Source:
__________________________________________________

In a letter attached to the audit, City Manager Andrea Arnold wrote, “Actual real estate market sales data for 2019 indicate that average sales prices have stabilized and actually dropped slightly over the past year.”

“The average sales price of a single-family home decreased from $687,000 in November 2018 to $661,000 in November 2019, a 4% decrease,” Arnold wrote. “A closer look at the data shows that the number of homes that sold for less than $400,000 in 2019 was almost three times the number sold in 2018. The number of days a home was on the market increased from 31 days in 2018 to 38 days in 2019. The number of dwellings sold decreased slightly from 224 in 2018 to 203 in 2019. Demand for single-family residences remains strong.”

Arnold’s letter also notes that permit and inspection fees decreased in 2019.

“In 2018, the City issued permits for 29 new detached single-family dwellings, while issuing 31 demolition permits for existing dwellings,” Arnold wrote. “It is anticipated that by the end of calendar year 2019, the city will issue permits for at least 28 new single-family dwellings, 24 new attached townhouses and demolition permits for 25 existing dwellings. Overall, permit and inspection fees decreased from $1,460,692 in fiscal year 2018 to $915,876 in fiscal year 2019. The numbers indicate a healthy development environment, however less robust than the prior year.”

__________________________________________________

Dataset content:

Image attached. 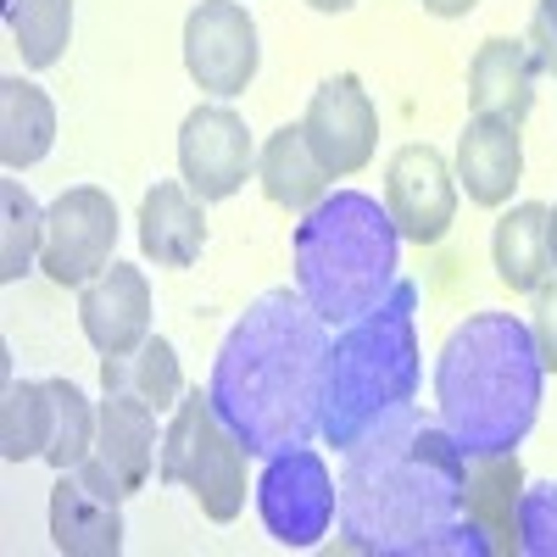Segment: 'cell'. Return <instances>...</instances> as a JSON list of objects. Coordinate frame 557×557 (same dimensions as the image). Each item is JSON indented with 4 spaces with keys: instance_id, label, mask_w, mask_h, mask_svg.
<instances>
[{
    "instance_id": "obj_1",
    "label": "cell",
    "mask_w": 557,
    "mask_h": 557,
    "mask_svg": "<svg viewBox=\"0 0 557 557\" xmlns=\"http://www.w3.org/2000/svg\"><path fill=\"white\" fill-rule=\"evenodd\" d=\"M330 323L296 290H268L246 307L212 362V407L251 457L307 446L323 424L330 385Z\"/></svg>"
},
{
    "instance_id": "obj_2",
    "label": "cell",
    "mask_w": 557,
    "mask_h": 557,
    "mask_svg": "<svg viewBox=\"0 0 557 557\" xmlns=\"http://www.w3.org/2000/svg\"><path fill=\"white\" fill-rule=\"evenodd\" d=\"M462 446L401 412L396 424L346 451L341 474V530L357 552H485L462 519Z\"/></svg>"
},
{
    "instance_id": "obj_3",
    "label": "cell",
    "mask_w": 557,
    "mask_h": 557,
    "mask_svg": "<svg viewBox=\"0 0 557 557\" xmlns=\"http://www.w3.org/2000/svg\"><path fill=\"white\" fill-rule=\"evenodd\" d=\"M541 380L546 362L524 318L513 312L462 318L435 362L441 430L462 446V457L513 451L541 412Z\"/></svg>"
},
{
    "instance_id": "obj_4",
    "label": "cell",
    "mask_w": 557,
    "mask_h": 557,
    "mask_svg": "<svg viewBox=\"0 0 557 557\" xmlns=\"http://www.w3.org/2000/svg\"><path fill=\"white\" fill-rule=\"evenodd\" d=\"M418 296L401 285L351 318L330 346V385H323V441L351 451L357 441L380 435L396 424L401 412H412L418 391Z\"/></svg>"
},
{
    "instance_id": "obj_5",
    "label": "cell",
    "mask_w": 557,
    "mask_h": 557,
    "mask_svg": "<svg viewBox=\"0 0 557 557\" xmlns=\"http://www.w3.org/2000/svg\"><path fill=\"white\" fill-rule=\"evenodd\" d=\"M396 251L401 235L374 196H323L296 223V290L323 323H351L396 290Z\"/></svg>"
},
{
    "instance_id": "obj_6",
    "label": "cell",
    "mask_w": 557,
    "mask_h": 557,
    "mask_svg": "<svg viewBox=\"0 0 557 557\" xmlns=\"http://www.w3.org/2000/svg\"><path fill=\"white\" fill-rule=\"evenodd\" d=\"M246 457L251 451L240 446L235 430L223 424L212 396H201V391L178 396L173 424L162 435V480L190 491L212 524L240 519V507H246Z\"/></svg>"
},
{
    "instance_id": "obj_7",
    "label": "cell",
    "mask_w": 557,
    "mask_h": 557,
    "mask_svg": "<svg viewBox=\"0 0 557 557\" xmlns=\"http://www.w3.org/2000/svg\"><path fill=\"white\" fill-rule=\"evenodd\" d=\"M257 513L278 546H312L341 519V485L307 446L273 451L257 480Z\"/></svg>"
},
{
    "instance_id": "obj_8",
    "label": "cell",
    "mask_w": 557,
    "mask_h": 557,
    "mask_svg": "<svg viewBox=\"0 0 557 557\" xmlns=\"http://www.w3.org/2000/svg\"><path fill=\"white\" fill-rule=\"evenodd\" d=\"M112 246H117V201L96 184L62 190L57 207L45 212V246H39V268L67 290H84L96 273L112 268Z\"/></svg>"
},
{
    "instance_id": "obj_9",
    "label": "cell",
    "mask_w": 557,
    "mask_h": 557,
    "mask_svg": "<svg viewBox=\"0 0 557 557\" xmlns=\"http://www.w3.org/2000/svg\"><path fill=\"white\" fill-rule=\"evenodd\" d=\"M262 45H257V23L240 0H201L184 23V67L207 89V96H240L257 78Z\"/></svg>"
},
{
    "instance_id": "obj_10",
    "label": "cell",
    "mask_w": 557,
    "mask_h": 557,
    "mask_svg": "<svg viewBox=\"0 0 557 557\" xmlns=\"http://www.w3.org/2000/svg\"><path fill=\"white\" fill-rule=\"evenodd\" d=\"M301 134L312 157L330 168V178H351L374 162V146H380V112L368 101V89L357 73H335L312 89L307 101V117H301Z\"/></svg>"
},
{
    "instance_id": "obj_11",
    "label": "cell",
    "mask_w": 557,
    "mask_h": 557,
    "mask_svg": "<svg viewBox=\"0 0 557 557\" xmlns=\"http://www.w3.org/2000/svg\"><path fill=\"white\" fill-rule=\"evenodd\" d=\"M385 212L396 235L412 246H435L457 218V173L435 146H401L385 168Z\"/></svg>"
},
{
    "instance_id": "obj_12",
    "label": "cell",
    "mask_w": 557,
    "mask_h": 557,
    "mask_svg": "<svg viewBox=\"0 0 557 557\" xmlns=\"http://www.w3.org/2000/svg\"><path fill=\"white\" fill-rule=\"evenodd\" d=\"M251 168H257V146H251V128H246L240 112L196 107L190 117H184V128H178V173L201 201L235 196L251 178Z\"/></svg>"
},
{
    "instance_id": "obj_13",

__________________________________________________

Exercise: In one to three sentences, please explain what figure the city manager's letter gives to support its statement that average sales prices stabilized and dropped slightly. The entries have no connection to the city manager's letter.

Correct response: The letter says the average sales price of a single-family home fell from $687,000 in November 2018 to $661,000 in November 2019. That is a 4% decrease.